To rebuild trust with others you will need to make the first moves. Members of your team who don’t already advance with trust, will need to rethink their behaviours. They should offer a flag of truce and look to mend bridges. Be the person you want them to become and often you will find that they follow.

    • STEP #3: Clarity of message reduces the opportunity for lost trust

The transition stage from mistrust to trust is a delicate time, particularly when the pressure is on during this pandemic crisis. It’s where all your efforts can either produce rewards or be reduced to naught.

To prevent it being the latter, it is imperative that you state your intent clearly and plainly in order to sustainably build the relationship with mutual trust at its core. This clarity should then be continued, using language all parties can clearly understand, delivering on your promises, and maintaining robust lines of communication so any misunderstandings can be discussed and not left to fester.

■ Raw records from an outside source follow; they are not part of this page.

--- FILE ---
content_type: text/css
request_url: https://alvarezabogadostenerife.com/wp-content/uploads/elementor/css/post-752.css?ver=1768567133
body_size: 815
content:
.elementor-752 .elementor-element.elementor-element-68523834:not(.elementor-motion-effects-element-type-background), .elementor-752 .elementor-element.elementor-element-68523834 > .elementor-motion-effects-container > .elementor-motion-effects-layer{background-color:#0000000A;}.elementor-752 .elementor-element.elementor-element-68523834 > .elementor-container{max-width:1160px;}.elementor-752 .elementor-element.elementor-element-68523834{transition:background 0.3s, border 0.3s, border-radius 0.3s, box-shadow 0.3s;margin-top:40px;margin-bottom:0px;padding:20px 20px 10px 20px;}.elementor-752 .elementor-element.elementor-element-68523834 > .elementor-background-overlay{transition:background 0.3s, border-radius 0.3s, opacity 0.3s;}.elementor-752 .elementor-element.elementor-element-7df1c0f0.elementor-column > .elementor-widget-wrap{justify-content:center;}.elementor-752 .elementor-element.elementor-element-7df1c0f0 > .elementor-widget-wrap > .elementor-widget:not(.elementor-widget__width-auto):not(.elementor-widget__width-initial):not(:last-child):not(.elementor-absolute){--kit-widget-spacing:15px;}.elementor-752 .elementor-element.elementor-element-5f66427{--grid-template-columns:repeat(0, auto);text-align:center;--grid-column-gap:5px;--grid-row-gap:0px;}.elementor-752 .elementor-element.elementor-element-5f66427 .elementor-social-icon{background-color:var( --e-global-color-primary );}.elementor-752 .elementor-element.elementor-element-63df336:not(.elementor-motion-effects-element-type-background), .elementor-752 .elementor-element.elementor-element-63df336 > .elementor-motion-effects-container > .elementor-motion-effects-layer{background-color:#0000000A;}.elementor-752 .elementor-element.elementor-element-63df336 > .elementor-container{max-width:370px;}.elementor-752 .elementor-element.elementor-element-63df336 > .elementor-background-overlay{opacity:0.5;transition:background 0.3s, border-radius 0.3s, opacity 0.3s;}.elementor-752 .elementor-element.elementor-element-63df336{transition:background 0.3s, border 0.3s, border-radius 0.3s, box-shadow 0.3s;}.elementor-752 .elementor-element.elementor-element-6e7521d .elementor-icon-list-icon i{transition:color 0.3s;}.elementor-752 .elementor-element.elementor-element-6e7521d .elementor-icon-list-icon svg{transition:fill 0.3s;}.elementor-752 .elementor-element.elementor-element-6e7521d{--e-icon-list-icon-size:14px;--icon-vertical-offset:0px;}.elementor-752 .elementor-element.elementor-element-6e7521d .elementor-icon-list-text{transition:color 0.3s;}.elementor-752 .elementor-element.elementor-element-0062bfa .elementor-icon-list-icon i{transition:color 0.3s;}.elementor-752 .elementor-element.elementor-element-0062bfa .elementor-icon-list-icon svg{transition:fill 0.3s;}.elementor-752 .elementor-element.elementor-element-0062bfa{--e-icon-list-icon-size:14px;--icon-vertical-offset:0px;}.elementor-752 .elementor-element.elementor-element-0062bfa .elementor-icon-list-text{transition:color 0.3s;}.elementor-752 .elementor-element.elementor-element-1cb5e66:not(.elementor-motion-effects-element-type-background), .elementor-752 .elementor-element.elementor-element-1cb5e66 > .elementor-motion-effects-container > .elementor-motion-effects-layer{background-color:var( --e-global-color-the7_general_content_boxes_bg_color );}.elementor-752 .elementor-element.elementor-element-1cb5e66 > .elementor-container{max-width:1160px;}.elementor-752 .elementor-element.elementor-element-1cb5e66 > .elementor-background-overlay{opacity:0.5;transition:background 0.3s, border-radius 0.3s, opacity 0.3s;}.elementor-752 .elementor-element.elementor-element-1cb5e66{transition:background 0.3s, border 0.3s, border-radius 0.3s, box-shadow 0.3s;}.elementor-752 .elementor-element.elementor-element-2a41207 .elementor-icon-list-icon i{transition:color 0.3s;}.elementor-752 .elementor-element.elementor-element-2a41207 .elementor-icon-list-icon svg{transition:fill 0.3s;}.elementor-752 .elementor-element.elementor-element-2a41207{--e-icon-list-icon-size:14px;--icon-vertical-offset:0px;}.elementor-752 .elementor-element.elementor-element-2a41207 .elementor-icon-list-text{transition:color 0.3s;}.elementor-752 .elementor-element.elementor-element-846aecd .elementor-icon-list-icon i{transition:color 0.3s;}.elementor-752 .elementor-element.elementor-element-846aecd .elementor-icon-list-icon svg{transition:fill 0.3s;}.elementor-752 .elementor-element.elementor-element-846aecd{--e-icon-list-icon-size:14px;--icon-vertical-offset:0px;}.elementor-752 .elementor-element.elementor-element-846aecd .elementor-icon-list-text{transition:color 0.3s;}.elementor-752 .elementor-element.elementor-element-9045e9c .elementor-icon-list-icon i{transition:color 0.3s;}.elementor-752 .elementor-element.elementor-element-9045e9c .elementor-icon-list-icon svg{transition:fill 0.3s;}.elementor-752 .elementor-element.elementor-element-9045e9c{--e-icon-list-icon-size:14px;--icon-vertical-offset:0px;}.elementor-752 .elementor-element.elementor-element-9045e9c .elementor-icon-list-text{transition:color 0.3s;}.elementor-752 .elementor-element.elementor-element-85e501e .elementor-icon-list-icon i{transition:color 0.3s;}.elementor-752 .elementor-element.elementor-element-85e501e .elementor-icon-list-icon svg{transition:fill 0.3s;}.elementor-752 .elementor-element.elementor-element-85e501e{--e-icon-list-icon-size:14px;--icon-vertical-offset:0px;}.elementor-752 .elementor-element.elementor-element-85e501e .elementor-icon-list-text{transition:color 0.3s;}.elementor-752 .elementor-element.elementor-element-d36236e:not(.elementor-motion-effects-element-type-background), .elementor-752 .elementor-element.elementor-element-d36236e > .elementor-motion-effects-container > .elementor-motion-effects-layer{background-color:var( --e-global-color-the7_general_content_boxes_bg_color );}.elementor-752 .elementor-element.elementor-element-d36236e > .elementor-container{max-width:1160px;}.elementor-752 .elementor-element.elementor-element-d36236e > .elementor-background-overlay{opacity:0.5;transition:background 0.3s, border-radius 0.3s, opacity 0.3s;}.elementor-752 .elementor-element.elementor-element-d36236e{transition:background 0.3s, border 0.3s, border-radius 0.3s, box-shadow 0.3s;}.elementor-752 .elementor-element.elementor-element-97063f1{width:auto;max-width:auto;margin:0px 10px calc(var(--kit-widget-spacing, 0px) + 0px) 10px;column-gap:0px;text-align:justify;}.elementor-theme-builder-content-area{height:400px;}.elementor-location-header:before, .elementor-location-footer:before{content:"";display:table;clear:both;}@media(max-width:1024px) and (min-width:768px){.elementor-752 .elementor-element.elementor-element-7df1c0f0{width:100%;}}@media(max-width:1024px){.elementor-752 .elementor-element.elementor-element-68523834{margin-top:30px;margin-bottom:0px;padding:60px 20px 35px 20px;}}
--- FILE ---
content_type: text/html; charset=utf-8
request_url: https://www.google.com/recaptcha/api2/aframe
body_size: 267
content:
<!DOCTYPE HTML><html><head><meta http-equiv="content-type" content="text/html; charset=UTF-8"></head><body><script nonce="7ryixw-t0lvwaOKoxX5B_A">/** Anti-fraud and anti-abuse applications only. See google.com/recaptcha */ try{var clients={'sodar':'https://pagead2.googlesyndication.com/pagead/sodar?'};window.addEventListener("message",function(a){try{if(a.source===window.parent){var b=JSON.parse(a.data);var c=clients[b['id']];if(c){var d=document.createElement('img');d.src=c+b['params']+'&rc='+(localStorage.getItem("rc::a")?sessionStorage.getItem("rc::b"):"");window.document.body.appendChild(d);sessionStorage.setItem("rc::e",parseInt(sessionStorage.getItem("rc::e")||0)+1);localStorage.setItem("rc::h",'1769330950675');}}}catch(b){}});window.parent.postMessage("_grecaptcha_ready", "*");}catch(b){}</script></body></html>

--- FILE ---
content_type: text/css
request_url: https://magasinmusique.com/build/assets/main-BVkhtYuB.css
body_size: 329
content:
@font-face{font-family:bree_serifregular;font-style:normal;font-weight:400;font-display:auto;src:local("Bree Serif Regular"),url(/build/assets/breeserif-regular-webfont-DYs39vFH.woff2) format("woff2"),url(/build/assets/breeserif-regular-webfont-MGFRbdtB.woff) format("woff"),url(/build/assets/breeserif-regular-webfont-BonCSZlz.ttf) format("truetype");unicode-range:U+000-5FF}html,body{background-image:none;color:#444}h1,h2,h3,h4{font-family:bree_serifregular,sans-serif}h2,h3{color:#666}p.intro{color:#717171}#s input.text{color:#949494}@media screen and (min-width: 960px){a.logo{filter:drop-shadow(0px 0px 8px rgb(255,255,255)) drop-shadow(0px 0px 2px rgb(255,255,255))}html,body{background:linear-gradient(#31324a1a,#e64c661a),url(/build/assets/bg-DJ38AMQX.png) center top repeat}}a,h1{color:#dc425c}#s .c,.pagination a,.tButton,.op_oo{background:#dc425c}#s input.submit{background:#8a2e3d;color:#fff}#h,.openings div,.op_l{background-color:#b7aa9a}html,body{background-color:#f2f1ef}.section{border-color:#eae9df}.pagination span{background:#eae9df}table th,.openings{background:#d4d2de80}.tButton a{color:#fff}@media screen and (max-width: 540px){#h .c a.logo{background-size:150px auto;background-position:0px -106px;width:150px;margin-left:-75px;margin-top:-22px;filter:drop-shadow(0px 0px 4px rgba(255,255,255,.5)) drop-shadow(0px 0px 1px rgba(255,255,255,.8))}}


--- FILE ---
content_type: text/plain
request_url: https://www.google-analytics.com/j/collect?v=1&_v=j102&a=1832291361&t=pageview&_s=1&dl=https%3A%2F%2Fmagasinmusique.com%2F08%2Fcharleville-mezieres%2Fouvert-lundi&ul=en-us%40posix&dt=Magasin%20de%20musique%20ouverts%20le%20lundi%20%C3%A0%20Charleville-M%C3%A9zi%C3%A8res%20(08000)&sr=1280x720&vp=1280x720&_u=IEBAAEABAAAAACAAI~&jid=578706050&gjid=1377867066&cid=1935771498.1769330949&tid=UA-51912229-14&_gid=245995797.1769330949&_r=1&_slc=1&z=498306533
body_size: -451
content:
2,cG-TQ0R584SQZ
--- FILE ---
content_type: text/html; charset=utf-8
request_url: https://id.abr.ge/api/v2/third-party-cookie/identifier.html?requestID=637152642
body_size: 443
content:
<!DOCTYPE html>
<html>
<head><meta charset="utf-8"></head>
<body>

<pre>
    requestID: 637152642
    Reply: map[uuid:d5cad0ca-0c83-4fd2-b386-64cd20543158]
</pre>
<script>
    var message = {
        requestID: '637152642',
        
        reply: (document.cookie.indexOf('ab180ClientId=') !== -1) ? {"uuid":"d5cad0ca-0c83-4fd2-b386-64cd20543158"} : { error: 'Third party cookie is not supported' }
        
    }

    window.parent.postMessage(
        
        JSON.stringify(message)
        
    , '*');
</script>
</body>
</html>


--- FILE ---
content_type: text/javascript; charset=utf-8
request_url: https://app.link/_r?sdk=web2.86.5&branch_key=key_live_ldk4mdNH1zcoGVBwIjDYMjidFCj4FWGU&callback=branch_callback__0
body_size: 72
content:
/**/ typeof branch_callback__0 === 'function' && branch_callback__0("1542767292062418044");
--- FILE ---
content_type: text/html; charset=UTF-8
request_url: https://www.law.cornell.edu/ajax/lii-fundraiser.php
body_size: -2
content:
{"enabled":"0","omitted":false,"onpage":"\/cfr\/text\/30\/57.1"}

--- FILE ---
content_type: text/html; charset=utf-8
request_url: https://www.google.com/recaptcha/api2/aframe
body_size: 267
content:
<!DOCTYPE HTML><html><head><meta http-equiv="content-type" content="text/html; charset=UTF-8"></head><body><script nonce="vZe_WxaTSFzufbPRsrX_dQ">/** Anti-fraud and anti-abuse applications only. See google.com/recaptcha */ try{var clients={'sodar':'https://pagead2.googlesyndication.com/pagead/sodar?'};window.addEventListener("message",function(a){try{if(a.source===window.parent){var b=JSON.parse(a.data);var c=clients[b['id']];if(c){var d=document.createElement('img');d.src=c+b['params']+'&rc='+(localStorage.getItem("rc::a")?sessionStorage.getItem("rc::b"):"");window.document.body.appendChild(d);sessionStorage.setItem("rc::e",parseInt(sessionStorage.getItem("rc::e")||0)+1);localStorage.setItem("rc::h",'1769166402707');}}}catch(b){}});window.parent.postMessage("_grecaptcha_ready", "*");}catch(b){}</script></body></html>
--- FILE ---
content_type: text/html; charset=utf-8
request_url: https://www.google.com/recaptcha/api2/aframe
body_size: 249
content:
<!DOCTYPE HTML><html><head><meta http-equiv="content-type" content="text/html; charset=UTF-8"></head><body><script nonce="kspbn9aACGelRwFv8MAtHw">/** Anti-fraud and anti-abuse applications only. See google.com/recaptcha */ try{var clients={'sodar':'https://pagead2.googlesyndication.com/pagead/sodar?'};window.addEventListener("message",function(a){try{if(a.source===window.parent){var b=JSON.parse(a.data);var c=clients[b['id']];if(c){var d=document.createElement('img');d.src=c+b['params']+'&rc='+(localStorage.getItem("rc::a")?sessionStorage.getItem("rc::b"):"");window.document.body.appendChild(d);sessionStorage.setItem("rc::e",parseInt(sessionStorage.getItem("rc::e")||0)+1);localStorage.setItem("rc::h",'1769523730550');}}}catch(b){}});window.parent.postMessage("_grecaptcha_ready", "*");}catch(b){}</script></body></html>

    • STEP #4: Trust begets trust

Through investing in your supplier relationships and building commercial trust, you have the opportunity to extend the positive influences this generates far beyond your immediate working relationships. By creating an environment in which vendors are trusted, and know it, in which positive behaviours are rewarded, and innovations valued, you improve the prospect of keeping the wheels on your service delivery during this really difficult period.

Not only that, but you will often find that your suppliers start to reflect similar behaviours with their subcontractors, getting even more from them. Trust begets trust, and this can only benefit your complex supplier relationship at this time.


It is a rare strategic relationship that does not involve a trust ‘wobble’ every now and then, but moreover, during this crisis, it’s how you approach the resolution to this potential problem that will separate you from the crowd.

Be trustworthy yourself in order to attract trust. Be mindful of the honesty and ability of others and give them the opportunity to prove themselves to you. Be clear and concise and do your best to try to not jump to conclusions or allow preconceptions to skew your opinions on someone’s trustworthiness.

Commercial trust has a vital role to play. When crises are not impacting on the business world, the figures talk for themselves. Since commercial trust became a fundamental part of PepsiCo’s management strategy, revenues increased by 72% and profits were up 100%.

Since initiating a commercial trust policy, eBay saw their financial returns rise to a point where they achieved 75% higher than the industry average, and similarly Google saw their revenues grow to 76% above industry average. Costs at American Express fell to 16% lower than their industry average. And Grameen Bank’s 98% debt recovery success, 23% above their sector’s average, can likewise be attributed to their commitment to their commercial trust policy.

The coronavirus crisis will end and when it does, will your strategic relationships be stronger, putting you in a better position to lead a recovery or will you be bogged down in legal matters for years to come? Commercial trust and your efforts to build and maintain it with your partners could well be the most important strategy you employ in these challenging times.